[Start Data entries]

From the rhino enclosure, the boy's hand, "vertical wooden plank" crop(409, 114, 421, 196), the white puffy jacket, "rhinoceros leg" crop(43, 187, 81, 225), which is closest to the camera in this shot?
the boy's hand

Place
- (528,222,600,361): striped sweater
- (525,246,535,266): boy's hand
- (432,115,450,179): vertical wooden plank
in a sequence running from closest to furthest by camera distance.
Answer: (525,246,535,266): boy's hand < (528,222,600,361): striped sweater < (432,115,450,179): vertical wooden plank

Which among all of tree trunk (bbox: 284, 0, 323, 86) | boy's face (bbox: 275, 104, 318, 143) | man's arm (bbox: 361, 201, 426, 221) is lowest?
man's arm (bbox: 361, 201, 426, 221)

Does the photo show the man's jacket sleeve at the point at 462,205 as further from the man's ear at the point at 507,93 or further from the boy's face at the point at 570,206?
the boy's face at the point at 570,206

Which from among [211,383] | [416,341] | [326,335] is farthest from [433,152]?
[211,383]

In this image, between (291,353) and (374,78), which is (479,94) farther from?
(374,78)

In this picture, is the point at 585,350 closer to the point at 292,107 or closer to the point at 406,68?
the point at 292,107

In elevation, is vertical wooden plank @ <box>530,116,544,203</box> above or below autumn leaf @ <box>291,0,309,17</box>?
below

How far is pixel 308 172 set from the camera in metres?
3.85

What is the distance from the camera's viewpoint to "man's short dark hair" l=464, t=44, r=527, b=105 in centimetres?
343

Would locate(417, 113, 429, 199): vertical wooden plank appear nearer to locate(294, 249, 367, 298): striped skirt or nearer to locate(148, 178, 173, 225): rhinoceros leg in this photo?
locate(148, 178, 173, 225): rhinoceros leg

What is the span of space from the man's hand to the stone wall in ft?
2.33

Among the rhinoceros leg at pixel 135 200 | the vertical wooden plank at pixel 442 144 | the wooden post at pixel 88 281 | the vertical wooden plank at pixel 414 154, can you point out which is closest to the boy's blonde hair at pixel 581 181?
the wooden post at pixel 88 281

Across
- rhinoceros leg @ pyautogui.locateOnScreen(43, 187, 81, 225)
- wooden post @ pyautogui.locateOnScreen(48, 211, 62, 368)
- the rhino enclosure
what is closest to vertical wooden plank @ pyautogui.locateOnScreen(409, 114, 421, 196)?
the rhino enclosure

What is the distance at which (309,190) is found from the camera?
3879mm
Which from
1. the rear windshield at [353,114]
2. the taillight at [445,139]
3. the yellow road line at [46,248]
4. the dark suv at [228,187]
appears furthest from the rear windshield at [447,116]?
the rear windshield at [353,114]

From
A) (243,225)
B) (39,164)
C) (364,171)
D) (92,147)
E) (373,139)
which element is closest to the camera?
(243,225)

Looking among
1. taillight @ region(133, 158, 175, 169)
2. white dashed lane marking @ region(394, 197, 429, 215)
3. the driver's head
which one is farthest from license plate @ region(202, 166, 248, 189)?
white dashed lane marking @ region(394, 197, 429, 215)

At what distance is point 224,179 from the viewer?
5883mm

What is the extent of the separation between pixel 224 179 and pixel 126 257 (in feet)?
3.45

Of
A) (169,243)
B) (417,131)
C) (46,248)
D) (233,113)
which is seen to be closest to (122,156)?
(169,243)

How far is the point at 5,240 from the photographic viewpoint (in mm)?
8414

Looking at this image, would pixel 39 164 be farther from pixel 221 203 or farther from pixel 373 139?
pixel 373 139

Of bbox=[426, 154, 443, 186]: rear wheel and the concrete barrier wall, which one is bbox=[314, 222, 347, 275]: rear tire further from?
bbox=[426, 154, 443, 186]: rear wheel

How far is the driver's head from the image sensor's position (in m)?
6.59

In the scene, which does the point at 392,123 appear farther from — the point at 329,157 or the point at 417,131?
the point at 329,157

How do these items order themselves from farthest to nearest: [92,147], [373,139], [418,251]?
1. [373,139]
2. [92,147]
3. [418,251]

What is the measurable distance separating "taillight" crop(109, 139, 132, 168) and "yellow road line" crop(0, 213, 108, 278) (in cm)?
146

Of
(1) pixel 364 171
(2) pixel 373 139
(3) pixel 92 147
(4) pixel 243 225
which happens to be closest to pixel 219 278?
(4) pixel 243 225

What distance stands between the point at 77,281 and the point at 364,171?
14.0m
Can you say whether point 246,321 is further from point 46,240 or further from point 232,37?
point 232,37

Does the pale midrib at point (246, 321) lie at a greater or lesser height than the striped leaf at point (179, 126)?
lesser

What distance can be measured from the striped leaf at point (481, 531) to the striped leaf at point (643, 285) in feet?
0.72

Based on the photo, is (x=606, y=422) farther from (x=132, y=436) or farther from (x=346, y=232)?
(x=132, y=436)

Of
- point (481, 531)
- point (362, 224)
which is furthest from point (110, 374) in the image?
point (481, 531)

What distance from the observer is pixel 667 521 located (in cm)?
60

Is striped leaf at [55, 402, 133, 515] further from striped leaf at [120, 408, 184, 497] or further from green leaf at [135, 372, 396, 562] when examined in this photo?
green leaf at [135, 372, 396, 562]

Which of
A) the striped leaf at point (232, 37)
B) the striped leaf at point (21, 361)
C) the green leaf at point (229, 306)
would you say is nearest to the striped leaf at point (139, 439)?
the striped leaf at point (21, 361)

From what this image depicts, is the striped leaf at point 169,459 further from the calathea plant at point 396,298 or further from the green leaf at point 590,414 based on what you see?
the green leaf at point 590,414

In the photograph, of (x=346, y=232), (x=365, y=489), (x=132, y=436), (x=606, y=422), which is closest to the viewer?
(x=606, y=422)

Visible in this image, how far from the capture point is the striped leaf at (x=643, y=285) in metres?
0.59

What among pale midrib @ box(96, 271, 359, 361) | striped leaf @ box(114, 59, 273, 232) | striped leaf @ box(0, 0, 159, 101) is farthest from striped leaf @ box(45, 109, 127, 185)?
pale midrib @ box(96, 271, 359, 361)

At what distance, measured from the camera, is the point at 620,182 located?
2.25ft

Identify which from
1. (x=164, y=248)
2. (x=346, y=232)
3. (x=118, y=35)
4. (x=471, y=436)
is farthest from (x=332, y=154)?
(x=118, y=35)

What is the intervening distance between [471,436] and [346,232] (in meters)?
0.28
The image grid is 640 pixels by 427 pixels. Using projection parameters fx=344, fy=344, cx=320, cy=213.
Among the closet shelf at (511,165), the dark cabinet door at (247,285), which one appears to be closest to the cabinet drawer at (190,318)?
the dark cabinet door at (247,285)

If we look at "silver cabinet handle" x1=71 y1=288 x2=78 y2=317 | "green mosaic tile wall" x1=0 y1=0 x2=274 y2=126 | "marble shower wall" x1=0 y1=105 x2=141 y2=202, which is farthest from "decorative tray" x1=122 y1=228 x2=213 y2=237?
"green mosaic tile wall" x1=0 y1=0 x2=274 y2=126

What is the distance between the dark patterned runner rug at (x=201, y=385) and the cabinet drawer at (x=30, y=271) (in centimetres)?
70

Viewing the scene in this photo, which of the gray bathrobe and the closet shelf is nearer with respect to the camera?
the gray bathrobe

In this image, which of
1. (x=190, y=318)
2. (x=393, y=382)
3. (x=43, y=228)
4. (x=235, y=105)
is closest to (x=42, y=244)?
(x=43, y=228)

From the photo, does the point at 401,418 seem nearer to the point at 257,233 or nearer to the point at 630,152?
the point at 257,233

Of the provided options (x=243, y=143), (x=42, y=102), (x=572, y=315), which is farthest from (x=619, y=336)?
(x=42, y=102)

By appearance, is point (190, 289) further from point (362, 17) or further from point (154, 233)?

[End Data entries]

▸ **Stated exercise**
Take the data above and return it exactly.

▸ **Expected answer**
From the rhino enclosure, the boy's hand, "vertical wooden plank" crop(409, 114, 421, 196), the white puffy jacket, "rhinoceros leg" crop(43, 187, 81, 225), which is closest to the camera in this shot?
the boy's hand

Place
- (528,222,600,361): striped sweater
- (525,246,535,266): boy's hand
- (432,115,450,179): vertical wooden plank
in a sequence running from closest to furthest by camera distance.
Answer: (525,246,535,266): boy's hand < (528,222,600,361): striped sweater < (432,115,450,179): vertical wooden plank

Which among all of tree trunk (bbox: 284, 0, 323, 86) | boy's face (bbox: 275, 104, 318, 143) | man's arm (bbox: 361, 201, 426, 221) is lowest?
man's arm (bbox: 361, 201, 426, 221)

Does the photo show the man's jacket sleeve at the point at 462,205 as further from the man's ear at the point at 507,93 or further from the boy's face at the point at 570,206?
the boy's face at the point at 570,206

Which from among [211,383] | [416,341] | [326,335] is farthest from [433,152]?
[211,383]

In this image, between (291,353) and (374,78), which is (479,94) farther from?
(374,78)

In this picture, is the point at 585,350 closer to the point at 292,107 or closer to the point at 406,68?
the point at 292,107

In elevation, is vertical wooden plank @ <box>530,116,544,203</box> above or below autumn leaf @ <box>291,0,309,17</box>?
below

How far is pixel 308 172 set from the camera in metres?
3.85

What is the distance from the camera's viewpoint to "man's short dark hair" l=464, t=44, r=527, b=105 in centimetres?
343

Would locate(417, 113, 429, 199): vertical wooden plank appear nearer to locate(294, 249, 367, 298): striped skirt or nearer to locate(148, 178, 173, 225): rhinoceros leg in this photo?
locate(148, 178, 173, 225): rhinoceros leg

What is the span of space from the man's hand to the stone wall in ft?
2.33

Among the rhinoceros leg at pixel 135 200 | the vertical wooden plank at pixel 442 144 | the wooden post at pixel 88 281 | the vertical wooden plank at pixel 414 154, can you point out which is closest to the boy's blonde hair at pixel 581 181?
the wooden post at pixel 88 281

Across
- rhinoceros leg @ pyautogui.locateOnScreen(43, 187, 81, 225)
- wooden post @ pyautogui.locateOnScreen(48, 211, 62, 368)
- the rhino enclosure
what is closest to vertical wooden plank @ pyautogui.locateOnScreen(409, 114, 421, 196)?
the rhino enclosure

What is the distance at which (309,190) is found from the camera?
3879mm
Which from
1. the rear windshield at [353,114]
2. the taillight at [445,139]
3. the yellow road line at [46,248]
4. the dark suv at [228,187]
appears furthest from the rear windshield at [447,116]?
the rear windshield at [353,114]

From
A) (243,225)
B) (39,164)
C) (364,171)
D) (92,147)
E) (373,139)
which element is closest to the camera?
(243,225)

Looking among
1. taillight @ region(133, 158, 175, 169)
2. white dashed lane marking @ region(394, 197, 429, 215)
3. the driver's head
which one is farthest from license plate @ region(202, 166, 248, 189)?
white dashed lane marking @ region(394, 197, 429, 215)

At what distance is point 224,179 from the viewer?
5883mm

What is the extent of the separation between pixel 224 179 and pixel 126 257 (in feet)?
3.45

Of
A) (169,243)
B) (417,131)
C) (46,248)
D) (233,113)
which is seen to be closest to (122,156)?
(169,243)

How far is the point at 5,240 from the photographic viewpoint (in mm)?
8414

Looking at this image, would pixel 39 164 be farther from pixel 221 203 or farther from pixel 373 139?
pixel 373 139

Of bbox=[426, 154, 443, 186]: rear wheel and the concrete barrier wall, which one is bbox=[314, 222, 347, 275]: rear tire further from?
bbox=[426, 154, 443, 186]: rear wheel

How far is the driver's head from the image sensor's position (in m)?
6.59

In the scene, which does the point at 392,123 appear farther from — the point at 329,157 or the point at 417,131?
the point at 329,157

How do these items order themselves from farthest to nearest: [92,147], [373,139], [418,251]?
1. [373,139]
2. [92,147]
3. [418,251]

What is the measurable distance separating "taillight" crop(109, 139, 132, 168) and "yellow road line" crop(0, 213, 108, 278) (in cm)?
146

Of
(1) pixel 364 171
(2) pixel 373 139
(3) pixel 92 147
(4) pixel 243 225
which happens to be closest to pixel 219 278?
(4) pixel 243 225

What distance stands between the point at 77,281 and the point at 364,171?
14.0m
Can you say whether point 246,321 is further from point 46,240 or further from point 232,37?
point 232,37

Does the pale midrib at point (246, 321) lie at a greater or lesser height than the striped leaf at point (179, 126)?
lesser

What distance can be measured from the striped leaf at point (481, 531) to the striped leaf at point (643, 285) in feet?
0.72

Based on the photo, is (x=606, y=422) farther from (x=132, y=436) or farther from (x=346, y=232)?
(x=132, y=436)

Of
- point (481, 531)
- point (362, 224)
which is furthest from point (110, 374) in the image?
point (481, 531)

What distance from the observer is pixel 667 521 located (in cm)?
60

Is striped leaf at [55, 402, 133, 515] further from striped leaf at [120, 408, 184, 497] or further from green leaf at [135, 372, 396, 562] when examined in this photo?
green leaf at [135, 372, 396, 562]

Which of
A) the striped leaf at point (232, 37)
B) the striped leaf at point (21, 361)
C) the green leaf at point (229, 306)
would you say is nearest to the striped leaf at point (139, 439)?
the striped leaf at point (21, 361)

From what this image depicts, is the striped leaf at point 169,459 further from the calathea plant at point 396,298 or further from the green leaf at point 590,414 based on what you see?
the green leaf at point 590,414

In the photograph, of (x=346, y=232), (x=365, y=489), (x=132, y=436), (x=606, y=422), which is closest to the viewer?
(x=606, y=422)

Visible in this image, how far from the capture point is the striped leaf at (x=643, y=285) in metres?
0.59

What among pale midrib @ box(96, 271, 359, 361) | striped leaf @ box(114, 59, 273, 232) | striped leaf @ box(0, 0, 159, 101) is farthest from striped leaf @ box(45, 109, 127, 185)?
pale midrib @ box(96, 271, 359, 361)

At what distance, measured from the camera, is the point at 620,182 located?
2.25ft

Identify which from
1. (x=164, y=248)
2. (x=346, y=232)
3. (x=118, y=35)
4. (x=471, y=436)
is farthest from (x=332, y=154)?
(x=118, y=35)

What is the intervening distance between [471,436] and [346,232] (in meters)?
0.28
The image grid is 640 pixels by 427 pixels. Using projection parameters fx=344, fy=344, cx=320, cy=213.
Among the closet shelf at (511,165), the dark cabinet door at (247,285), which one appears to be closest to the cabinet drawer at (190,318)?
the dark cabinet door at (247,285)

If we look at "silver cabinet handle" x1=71 y1=288 x2=78 y2=317 | "green mosaic tile wall" x1=0 y1=0 x2=274 y2=126 | "marble shower wall" x1=0 y1=105 x2=141 y2=202, which is farthest from "decorative tray" x1=122 y1=228 x2=213 y2=237?
"green mosaic tile wall" x1=0 y1=0 x2=274 y2=126

What is the distance between the dark patterned runner rug at (x=201, y=385) and the cabinet drawer at (x=30, y=271) (in centimetres)?
70

Viewing the scene in this photo, which of the gray bathrobe and the closet shelf is nearer with respect to the camera?
the gray bathrobe

In this image, which of
1. (x=190, y=318)
2. (x=393, y=382)
3. (x=43, y=228)
4. (x=235, y=105)
is closest to (x=42, y=244)?
(x=43, y=228)

From the photo, does the point at 401,418 seem nearer to the point at 257,233 or nearer to the point at 630,152?
the point at 257,233

Of the provided options (x=243, y=143), (x=42, y=102), (x=572, y=315), which is farthest from (x=619, y=336)?
(x=42, y=102)

By appearance, is point (190, 289) further from point (362, 17) or further from point (154, 233)?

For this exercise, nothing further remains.